確か、アウグスティヌス辺りが「外婚は全く見知らぬ人々を結び付けるのだから社会にとって良いものである」みたいなことを言っていたように思います。
最近読んだ本では、W.H.マクニールの「ヴェネツィア」の中でも「中世イタリア、ないしその後の西洋全体の興隆の基礎には、特に親族関係に無い人々が様々な目的のために【特別団体】を形成できた事があった(中東ではそれが上手く行かなかった)」という事が書かれていました。

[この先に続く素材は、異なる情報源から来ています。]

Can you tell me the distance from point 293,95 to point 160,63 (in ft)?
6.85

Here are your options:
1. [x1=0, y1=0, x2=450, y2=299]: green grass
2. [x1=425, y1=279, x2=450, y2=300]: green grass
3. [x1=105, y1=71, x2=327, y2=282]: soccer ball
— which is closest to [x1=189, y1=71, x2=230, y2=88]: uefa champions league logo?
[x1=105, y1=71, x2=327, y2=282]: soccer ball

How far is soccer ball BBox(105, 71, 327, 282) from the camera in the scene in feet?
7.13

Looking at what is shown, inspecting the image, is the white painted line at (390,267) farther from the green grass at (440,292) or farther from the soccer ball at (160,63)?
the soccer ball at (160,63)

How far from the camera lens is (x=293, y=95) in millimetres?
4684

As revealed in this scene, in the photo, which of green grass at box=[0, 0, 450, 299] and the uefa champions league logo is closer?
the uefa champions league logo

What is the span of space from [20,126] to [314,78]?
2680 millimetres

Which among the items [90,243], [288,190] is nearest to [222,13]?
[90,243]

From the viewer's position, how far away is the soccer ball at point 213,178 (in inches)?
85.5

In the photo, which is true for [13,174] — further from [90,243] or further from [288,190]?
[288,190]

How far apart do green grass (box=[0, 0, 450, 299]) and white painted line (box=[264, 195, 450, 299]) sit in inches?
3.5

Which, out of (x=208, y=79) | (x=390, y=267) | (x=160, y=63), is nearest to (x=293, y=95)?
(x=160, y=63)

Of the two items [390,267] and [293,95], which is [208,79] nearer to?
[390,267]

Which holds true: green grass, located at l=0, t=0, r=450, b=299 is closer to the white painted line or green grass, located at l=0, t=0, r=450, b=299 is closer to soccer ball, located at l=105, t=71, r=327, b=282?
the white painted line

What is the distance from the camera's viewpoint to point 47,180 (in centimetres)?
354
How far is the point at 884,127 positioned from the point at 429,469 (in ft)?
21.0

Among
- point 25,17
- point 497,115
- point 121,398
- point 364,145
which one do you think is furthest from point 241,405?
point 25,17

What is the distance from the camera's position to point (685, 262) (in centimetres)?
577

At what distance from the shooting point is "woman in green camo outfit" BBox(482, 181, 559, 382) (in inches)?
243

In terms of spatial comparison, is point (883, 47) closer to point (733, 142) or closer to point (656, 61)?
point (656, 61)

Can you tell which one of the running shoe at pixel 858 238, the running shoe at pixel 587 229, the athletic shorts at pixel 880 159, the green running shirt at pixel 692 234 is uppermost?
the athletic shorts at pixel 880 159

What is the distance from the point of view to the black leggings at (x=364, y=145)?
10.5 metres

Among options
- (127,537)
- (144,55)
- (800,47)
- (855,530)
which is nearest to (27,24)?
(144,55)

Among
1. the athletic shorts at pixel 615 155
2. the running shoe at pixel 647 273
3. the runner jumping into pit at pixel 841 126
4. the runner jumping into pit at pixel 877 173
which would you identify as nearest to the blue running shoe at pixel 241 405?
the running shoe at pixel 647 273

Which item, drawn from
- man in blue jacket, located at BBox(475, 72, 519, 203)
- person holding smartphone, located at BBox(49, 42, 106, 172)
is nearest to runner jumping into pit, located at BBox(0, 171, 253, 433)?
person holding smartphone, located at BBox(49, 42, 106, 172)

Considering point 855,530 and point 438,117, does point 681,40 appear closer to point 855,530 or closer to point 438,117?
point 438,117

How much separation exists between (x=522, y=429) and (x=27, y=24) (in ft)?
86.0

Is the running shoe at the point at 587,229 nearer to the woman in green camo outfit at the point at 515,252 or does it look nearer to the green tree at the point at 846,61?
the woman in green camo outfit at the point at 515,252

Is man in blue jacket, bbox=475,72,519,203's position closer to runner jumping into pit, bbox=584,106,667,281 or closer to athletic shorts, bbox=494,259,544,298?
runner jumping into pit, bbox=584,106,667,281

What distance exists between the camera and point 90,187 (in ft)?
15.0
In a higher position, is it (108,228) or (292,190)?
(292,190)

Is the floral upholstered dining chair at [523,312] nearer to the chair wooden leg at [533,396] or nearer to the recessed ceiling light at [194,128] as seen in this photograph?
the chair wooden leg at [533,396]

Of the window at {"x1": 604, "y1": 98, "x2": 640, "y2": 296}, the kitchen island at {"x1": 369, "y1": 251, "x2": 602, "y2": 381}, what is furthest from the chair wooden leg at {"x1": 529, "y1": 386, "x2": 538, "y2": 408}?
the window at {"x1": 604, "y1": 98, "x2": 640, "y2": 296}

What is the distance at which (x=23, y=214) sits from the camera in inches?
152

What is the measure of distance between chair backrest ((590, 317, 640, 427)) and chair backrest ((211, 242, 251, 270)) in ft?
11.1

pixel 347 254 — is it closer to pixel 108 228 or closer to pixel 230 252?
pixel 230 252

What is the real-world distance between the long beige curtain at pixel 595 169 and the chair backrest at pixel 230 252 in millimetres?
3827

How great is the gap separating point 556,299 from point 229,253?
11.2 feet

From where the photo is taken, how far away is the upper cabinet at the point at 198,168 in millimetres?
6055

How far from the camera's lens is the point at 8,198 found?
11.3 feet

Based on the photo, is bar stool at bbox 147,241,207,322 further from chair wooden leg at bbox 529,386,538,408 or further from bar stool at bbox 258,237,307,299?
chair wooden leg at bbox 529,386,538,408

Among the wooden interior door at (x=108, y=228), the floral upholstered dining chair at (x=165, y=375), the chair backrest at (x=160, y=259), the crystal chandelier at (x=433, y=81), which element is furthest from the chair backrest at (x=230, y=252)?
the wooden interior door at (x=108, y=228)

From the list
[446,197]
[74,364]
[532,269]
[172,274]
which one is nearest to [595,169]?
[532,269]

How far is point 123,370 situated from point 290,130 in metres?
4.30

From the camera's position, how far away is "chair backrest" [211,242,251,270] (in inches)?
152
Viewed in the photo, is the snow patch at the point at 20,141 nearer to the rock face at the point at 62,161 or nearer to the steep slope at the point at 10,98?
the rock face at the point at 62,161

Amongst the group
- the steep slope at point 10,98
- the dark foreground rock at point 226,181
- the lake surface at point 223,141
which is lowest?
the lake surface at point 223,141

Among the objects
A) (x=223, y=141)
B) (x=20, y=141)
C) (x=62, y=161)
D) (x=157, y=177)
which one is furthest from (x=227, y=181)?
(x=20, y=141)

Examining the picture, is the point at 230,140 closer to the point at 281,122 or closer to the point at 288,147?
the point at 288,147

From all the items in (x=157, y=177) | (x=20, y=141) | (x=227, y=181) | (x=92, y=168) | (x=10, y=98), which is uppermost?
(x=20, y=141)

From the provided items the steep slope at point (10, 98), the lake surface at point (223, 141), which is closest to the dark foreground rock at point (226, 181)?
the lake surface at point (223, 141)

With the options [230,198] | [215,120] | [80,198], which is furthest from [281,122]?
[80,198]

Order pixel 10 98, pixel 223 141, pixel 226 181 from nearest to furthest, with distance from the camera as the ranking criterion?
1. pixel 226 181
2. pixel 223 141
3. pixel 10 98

おそらく、家族制度と社会制度が強く連関しているという考えは、トッドに限らず西洋ではかなり一般的なようですね。
尤も、それはおそらく
外婚制→「むしろよそ者を信用し彼らと協力することに積極的な社会」
外婚制→教会による内婚の禁止
であって、教会による内婚の禁止がWEIRDnessの要因だとは考えづらいですが。

ていうか、そもそもWEIRDという語自体が微妙ですよね。近代化の成否というのは、結局のところ大衆識字化に掛かっているのであって、E以外はその経済的結果を示しているのに過ぎないと思います。Wなんて論外です。近代化は須らく内的要因によって可能になり、その結果も独自の形態を取ってきたのであって、アジアのWesternisationなんてものは凡そ存在しないのです。全く差別的な表現で、未だにOrientalismにはまり込んでいるのかと思わざるを得ません。

desaixjp
はじめまして。
この件については、問題点のある論文が有名な科学誌に掲載されたことの方がまずいんでしょう。
サイエンス誌がなぜこの論文を載せることにしたのか、その経緯の方が気になります。